[start Provided material]

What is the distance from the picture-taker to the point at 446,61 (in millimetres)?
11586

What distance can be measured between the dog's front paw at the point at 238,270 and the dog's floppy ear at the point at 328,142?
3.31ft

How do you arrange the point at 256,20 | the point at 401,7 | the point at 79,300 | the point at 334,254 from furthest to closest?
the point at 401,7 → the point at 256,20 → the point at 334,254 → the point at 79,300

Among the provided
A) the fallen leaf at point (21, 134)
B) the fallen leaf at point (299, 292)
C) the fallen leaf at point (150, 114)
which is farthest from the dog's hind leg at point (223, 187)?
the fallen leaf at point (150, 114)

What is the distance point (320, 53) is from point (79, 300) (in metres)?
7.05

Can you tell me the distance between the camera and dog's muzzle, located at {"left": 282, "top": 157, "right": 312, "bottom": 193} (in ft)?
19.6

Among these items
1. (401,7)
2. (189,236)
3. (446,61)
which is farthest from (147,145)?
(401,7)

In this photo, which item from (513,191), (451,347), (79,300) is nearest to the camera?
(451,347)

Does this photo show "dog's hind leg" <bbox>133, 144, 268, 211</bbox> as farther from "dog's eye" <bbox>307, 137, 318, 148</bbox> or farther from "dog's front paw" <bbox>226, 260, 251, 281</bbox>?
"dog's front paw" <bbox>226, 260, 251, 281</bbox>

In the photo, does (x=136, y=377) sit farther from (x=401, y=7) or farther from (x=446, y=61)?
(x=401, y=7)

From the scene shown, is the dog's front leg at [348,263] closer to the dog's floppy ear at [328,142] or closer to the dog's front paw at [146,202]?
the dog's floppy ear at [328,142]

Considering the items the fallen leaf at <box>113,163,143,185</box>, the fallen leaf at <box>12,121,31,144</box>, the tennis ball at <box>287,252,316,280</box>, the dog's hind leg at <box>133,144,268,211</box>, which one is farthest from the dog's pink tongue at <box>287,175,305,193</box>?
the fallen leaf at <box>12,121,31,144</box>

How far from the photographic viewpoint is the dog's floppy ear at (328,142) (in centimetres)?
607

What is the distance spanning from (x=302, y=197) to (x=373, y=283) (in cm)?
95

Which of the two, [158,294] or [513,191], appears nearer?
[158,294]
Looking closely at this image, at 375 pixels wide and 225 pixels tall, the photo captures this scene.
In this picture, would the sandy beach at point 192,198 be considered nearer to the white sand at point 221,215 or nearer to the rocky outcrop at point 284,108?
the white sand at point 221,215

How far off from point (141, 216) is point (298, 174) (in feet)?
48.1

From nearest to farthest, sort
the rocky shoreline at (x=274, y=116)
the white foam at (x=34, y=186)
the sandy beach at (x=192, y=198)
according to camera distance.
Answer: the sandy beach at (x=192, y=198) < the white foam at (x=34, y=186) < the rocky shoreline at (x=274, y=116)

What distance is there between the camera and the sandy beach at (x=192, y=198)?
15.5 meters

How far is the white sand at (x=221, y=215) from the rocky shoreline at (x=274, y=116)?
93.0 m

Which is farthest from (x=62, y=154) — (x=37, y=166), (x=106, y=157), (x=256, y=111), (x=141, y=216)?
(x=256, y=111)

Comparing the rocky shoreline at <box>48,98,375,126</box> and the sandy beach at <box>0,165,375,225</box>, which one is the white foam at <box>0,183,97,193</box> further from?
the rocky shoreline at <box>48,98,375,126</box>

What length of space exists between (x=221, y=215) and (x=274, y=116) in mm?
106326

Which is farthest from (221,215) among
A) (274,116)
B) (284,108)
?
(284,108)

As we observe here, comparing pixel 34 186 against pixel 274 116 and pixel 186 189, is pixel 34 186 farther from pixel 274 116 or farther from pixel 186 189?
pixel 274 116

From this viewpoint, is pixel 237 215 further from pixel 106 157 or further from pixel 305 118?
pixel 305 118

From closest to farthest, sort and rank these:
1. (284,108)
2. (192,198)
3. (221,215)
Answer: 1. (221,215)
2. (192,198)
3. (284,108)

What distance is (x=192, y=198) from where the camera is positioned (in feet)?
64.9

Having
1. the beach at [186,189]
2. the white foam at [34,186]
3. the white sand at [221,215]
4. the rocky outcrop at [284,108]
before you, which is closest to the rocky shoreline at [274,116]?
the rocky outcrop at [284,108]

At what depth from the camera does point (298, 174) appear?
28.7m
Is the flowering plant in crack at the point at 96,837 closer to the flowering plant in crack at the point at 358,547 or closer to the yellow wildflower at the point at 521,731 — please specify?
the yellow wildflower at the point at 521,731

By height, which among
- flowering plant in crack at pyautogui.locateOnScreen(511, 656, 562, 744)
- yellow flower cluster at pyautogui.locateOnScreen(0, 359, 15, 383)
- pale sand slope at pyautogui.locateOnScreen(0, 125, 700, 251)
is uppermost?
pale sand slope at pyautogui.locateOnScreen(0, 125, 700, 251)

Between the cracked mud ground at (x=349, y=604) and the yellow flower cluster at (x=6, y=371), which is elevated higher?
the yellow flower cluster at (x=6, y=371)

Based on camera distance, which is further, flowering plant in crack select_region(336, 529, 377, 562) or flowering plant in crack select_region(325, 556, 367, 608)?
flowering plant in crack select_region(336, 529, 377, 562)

[end Provided material]

What you should do -
Reproduce the entire listing above word for word, from its first line through its last.

Correct response -
What is the distance from the picture-taker to the point at 446,61 (in millimetres)?
11586

What distance can be measured between the dog's front paw at the point at 238,270 and the dog's floppy ear at the point at 328,142?
3.31ft

How do you arrange the point at 256,20 | the point at 401,7 | the point at 79,300 | the point at 334,254 from furthest to closest?
the point at 401,7 → the point at 256,20 → the point at 334,254 → the point at 79,300

Among the provided
A) the fallen leaf at point (21, 134)
B) the fallen leaf at point (299, 292)
C) the fallen leaf at point (150, 114)
which is farthest from the dog's hind leg at point (223, 187)?
the fallen leaf at point (150, 114)

What is the distance point (320, 53) is from point (79, 300) (in metres)?
7.05

Can you tell me the distance between the camera and dog's muzzle, located at {"left": 282, "top": 157, "right": 312, "bottom": 193} (in ft)?
19.6

Among these items
1. (401,7)
2. (189,236)
3. (446,61)
which is farthest from (147,145)?
(401,7)

In this photo, which item from (513,191), (451,347), (79,300) is nearest to the camera?
(451,347)

Does this photo show "dog's hind leg" <bbox>133, 144, 268, 211</bbox> as farther from "dog's eye" <bbox>307, 137, 318, 148</bbox> or farther from "dog's front paw" <bbox>226, 260, 251, 281</bbox>?
"dog's front paw" <bbox>226, 260, 251, 281</bbox>

In the photo, does (x=136, y=377) sit farther from (x=401, y=7) or farther from (x=446, y=61)?
(x=401, y=7)

From the scene shown, is the dog's front leg at [348,263] closer to the dog's floppy ear at [328,142] or closer to the dog's front paw at [146,202]?
the dog's floppy ear at [328,142]

Considering the items the fallen leaf at <box>113,163,143,185</box>, the fallen leaf at <box>12,121,31,144</box>, the tennis ball at <box>287,252,316,280</box>, the dog's hind leg at <box>133,144,268,211</box>, which one is farthest from the dog's pink tongue at <box>287,175,305,193</box>?
the fallen leaf at <box>12,121,31,144</box>

How far from the photographic viewpoint is the dog's floppy ear at (328,142) (in centimetres)?
607

What is the distance spanning from (x=302, y=197) to (x=373, y=283) (in cm)?
95

Which of the two, [158,294] or [513,191], appears nearer?
[158,294]
Looking closely at this image, at 375 pixels wide and 225 pixels tall, the photo captures this scene.
In this picture, would the sandy beach at point 192,198 be considered nearer to the white sand at point 221,215 or nearer to the rocky outcrop at point 284,108?
the white sand at point 221,215

How far off from point (141, 216) is point (298, 174) (in feet)?
48.1

From nearest to farthest, sort
the rocky shoreline at (x=274, y=116)
the white foam at (x=34, y=186)
the sandy beach at (x=192, y=198)
according to camera distance.
Answer: the sandy beach at (x=192, y=198) < the white foam at (x=34, y=186) < the rocky shoreline at (x=274, y=116)

What distance is there between the camera and the sandy beach at (x=192, y=198)?
15.5 meters

How far is the white sand at (x=221, y=215) from the rocky shoreline at (x=274, y=116)?
93.0 m

Which is farthest from (x=62, y=154) — (x=37, y=166), (x=106, y=157), (x=256, y=111), (x=141, y=216)?
(x=256, y=111)

Comparing the rocky shoreline at <box>48,98,375,126</box> and the sandy beach at <box>0,165,375,225</box>, which one is the white foam at <box>0,183,97,193</box> further from?
the rocky shoreline at <box>48,98,375,126</box>

What length of space exists between (x=221, y=215) and (x=274, y=116) in mm?
106326

Which is farthest from (221,215) among
A) (274,116)
B) (284,108)
?
(284,108)

As we observe here, comparing pixel 34 186 against pixel 274 116 and pixel 186 189, is pixel 34 186 farther from pixel 274 116 or farther from pixel 186 189?
pixel 274 116

From this viewpoint, is pixel 237 215 further from pixel 106 157 or further from pixel 305 118?
pixel 305 118

From closest to farthest, sort and rank these:
1. (284,108)
2. (192,198)
3. (221,215)
Answer: 1. (221,215)
2. (192,198)
3. (284,108)

What distance is (x=192, y=198) from where the camera is positioned (in feet)?
64.9

Having
1. the beach at [186,189]
2. the white foam at [34,186]
3. the white sand at [221,215]
4. the rocky outcrop at [284,108]
before you, which is closest to the rocky shoreline at [274,116]?
the rocky outcrop at [284,108]

At what depth from the camera does point (298, 174) appear?
28.7m
Is the flowering plant in crack at the point at 96,837 closer to the flowering plant in crack at the point at 358,547 or closer to the yellow wildflower at the point at 521,731 — please specify?
the yellow wildflower at the point at 521,731

By height, which among
- flowering plant in crack at pyautogui.locateOnScreen(511, 656, 562, 744)
- yellow flower cluster at pyautogui.locateOnScreen(0, 359, 15, 383)
- pale sand slope at pyautogui.locateOnScreen(0, 125, 700, 251)
is uppermost?
pale sand slope at pyautogui.locateOnScreen(0, 125, 700, 251)

Between the cracked mud ground at (x=349, y=604) and the yellow flower cluster at (x=6, y=371), which is elevated higher?
the yellow flower cluster at (x=6, y=371)

Based on camera distance, which is further, flowering plant in crack select_region(336, 529, 377, 562) or flowering plant in crack select_region(325, 556, 367, 608)?
flowering plant in crack select_region(336, 529, 377, 562)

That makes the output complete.